## Selected extract

****************

By Morghan Holt | Phoenix Staff

Handing my ticket to the scruffy-haired Marple employee, I enter the corridor, passing posters advertising future films and cardboard figurine hype for those playing. I count the lighted signs above me: two, three, four. At the end of the hall, I've got only one screen to go. I finally spot the sign for Joel Schumacher's latest flick, "Flawless," stashed in the furthermost corner of the theater. I survey the audience and have no difficulty finding a good seat. Sitting, I silently attribute the abundance of vacant seats to my early arrival. The screen lights up and the previews begin. I glance around me again and find I still have ample elbow room, and start doubting that "Flawless" will sell out.

I was right. Even after the movie began my row was empty ... so was the one behind me, and the one in front. I'm not exaggerating when I say that the entire audience numbered twelve unfortunate souls with no better way to spend their Friday nights.

I wouldn't call "Flawless" bad, necessarily. It had its glimmers of brilliance, and Phillip Seymour Hoffman tore it up in his melodramatic drag queen role. The plot, however, left something to be desired and the complimentary characters were a waste of screen time. When I read the online synopsis of this movie, I presumed it a tacky comedy that would play on the stereotypes of a close-minded world. Slices of the script were exactly this. Overall, though, the movie casually acknowledged established stereotypes and dismissed them, squelching them with unconventionall, yet surprisingly natural main characters.

****************

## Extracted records
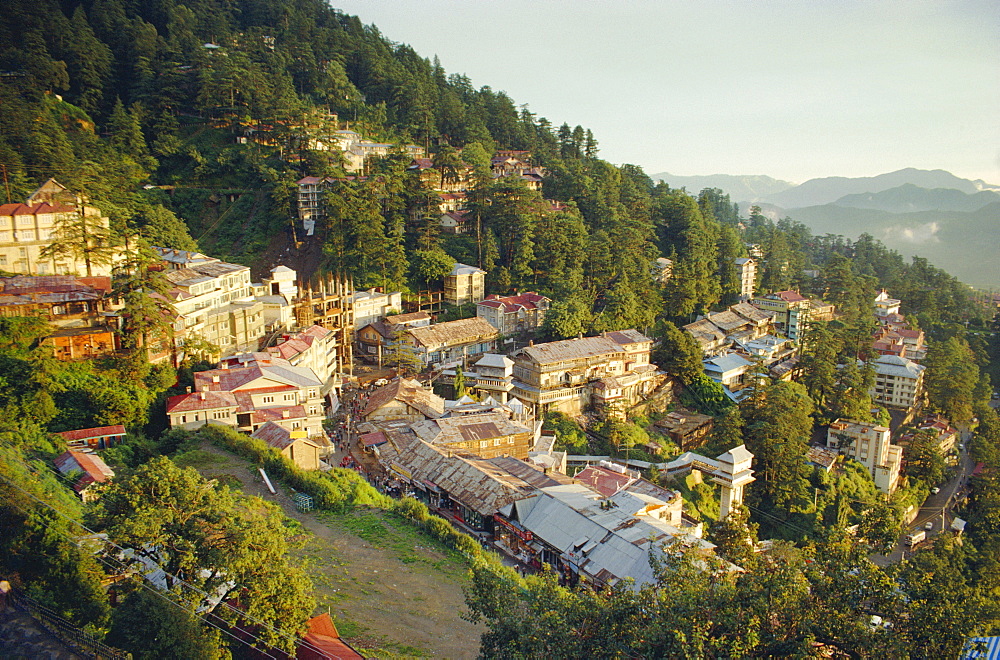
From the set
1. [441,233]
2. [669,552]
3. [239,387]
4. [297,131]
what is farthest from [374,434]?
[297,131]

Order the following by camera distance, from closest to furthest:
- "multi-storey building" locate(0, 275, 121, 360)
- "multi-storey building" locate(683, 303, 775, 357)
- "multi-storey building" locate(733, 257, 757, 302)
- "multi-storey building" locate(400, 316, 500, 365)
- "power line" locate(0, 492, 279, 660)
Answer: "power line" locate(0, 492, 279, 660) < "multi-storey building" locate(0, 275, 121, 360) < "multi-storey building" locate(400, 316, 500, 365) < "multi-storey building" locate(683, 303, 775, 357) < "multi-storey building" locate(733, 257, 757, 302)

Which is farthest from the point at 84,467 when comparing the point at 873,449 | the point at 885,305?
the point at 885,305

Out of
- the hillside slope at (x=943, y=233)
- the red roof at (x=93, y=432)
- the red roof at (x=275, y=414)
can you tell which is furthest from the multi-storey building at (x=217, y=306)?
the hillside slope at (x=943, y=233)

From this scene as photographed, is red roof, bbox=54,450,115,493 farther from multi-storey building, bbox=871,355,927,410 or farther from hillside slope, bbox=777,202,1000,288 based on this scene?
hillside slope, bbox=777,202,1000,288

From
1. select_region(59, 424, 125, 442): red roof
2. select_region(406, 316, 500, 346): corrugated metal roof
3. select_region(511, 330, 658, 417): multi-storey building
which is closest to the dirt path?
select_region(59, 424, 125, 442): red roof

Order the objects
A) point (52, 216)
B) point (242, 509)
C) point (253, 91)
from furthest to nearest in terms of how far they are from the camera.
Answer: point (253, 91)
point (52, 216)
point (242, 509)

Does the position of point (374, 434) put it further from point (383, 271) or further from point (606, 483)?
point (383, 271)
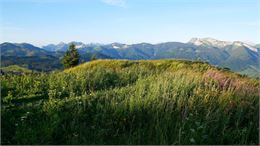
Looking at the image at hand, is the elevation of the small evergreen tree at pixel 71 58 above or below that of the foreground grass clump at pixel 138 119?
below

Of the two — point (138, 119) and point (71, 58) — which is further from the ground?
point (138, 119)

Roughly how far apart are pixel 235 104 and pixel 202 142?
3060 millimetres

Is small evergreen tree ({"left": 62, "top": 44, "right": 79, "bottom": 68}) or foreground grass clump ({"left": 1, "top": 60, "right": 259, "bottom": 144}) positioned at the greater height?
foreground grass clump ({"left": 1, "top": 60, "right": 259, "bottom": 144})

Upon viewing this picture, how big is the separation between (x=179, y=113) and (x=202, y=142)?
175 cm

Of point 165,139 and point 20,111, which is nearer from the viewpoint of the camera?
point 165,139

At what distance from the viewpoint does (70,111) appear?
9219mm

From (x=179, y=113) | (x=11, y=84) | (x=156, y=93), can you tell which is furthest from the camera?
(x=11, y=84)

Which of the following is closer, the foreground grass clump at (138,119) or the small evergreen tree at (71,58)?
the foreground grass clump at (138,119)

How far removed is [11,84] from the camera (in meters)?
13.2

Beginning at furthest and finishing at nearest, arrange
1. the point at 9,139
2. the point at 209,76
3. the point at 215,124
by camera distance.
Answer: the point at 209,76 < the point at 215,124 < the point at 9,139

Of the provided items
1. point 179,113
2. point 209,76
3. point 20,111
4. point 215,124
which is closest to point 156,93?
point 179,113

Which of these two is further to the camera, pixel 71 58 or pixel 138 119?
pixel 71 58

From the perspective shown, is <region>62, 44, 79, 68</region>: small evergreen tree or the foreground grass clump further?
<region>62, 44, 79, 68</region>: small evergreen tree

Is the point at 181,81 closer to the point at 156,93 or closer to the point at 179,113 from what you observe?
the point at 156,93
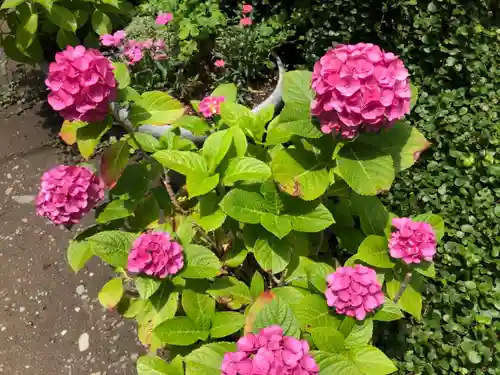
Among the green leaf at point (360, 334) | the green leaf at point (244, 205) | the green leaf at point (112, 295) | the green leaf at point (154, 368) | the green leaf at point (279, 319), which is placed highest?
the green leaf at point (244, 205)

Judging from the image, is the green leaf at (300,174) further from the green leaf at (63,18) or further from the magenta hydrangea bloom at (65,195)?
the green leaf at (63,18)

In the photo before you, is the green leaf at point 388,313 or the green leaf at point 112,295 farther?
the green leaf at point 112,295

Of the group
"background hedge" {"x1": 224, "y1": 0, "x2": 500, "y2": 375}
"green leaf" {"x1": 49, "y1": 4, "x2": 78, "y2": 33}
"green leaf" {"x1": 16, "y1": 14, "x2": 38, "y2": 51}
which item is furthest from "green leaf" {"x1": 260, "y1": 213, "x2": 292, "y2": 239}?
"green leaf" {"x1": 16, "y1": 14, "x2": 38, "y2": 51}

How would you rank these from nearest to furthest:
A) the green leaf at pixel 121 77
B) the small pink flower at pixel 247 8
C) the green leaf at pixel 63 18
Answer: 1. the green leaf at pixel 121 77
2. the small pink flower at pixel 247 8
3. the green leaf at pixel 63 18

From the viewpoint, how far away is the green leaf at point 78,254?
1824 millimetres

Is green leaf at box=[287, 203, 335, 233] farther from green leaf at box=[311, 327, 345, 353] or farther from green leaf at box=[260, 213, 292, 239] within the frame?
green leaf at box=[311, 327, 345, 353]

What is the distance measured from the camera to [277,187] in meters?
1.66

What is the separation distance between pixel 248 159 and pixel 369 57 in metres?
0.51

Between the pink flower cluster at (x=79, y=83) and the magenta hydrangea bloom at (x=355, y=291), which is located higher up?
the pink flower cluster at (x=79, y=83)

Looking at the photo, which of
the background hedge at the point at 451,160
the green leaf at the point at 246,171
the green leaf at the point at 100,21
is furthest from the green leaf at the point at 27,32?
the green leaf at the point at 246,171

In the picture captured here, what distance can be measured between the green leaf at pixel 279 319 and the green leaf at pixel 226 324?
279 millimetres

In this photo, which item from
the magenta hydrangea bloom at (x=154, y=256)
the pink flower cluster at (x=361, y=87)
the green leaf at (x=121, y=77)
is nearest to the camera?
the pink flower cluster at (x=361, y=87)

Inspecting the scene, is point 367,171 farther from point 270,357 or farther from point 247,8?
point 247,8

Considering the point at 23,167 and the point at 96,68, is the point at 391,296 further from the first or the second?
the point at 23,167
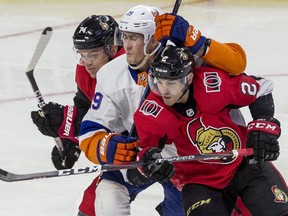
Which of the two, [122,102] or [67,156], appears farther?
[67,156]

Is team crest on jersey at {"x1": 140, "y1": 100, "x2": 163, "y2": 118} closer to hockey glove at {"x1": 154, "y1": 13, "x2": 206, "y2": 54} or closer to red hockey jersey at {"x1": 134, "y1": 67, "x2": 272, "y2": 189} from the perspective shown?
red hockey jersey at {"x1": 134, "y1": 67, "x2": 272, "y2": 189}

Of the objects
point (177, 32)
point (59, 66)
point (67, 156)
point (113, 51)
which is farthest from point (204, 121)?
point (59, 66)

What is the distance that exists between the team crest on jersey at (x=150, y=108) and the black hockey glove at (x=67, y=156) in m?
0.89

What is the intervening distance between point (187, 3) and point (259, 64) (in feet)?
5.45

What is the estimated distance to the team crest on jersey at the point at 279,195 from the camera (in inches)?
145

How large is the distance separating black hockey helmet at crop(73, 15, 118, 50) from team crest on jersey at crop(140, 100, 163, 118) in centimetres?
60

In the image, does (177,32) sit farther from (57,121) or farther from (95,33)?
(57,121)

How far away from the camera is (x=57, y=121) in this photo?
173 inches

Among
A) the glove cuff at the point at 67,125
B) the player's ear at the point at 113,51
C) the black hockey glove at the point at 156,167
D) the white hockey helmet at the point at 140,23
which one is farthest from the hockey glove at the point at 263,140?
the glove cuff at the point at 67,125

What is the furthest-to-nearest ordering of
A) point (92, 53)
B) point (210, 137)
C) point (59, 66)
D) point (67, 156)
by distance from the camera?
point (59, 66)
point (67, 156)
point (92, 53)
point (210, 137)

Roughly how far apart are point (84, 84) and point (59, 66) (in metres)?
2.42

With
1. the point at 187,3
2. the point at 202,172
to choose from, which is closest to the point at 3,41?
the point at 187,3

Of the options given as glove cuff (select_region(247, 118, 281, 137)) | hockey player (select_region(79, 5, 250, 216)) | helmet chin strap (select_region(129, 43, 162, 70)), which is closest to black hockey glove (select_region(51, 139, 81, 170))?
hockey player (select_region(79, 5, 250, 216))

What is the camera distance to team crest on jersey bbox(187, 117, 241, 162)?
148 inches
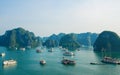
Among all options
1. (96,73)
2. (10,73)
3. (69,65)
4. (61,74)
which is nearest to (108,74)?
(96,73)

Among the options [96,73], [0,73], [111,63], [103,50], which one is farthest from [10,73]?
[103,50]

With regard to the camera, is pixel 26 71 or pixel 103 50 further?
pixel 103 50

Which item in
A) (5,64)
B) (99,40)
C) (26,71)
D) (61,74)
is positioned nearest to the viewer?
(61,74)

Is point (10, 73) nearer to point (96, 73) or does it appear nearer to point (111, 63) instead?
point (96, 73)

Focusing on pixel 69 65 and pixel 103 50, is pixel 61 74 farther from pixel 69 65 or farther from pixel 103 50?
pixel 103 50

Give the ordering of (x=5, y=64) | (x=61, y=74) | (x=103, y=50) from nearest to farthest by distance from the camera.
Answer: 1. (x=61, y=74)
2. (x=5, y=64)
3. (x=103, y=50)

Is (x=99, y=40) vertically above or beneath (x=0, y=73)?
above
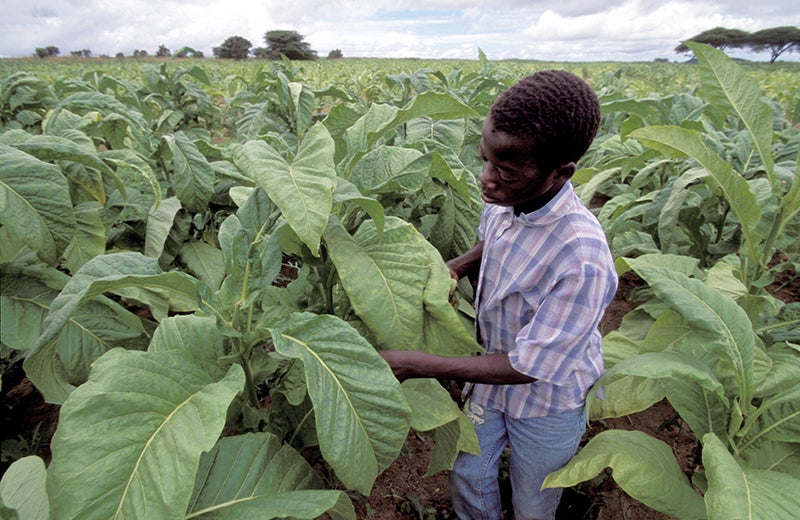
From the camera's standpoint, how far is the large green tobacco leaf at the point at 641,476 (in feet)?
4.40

****************

## Goal
Return the passage of the movie review from "By Morghan Holt" to "will sell out.", word for word. These entries come from a separate source.

## Result of this exercise
By Morghan Holt | Phoenix Staff

Handing my ticket to the scruffy-haired Marple employee, I enter the corridor, passing posters advertising future films and cardboard figurine hype for those playing. I count the lighted signs above me: two, three, four. At the end of the hall, I've got only one screen to go. I finally spot the sign for Joel Schumacher's latest flick, "Flawless," stashed in the furthermost corner of the theater. I survey the audience and have no difficulty finding a good seat. Sitting, I silently attribute the abundance of vacant seats to my early arrival. The screen lights up and the previews begin. I glance around me again and find I still have ample elbow room, and start doubting that "Flawless" will sell out.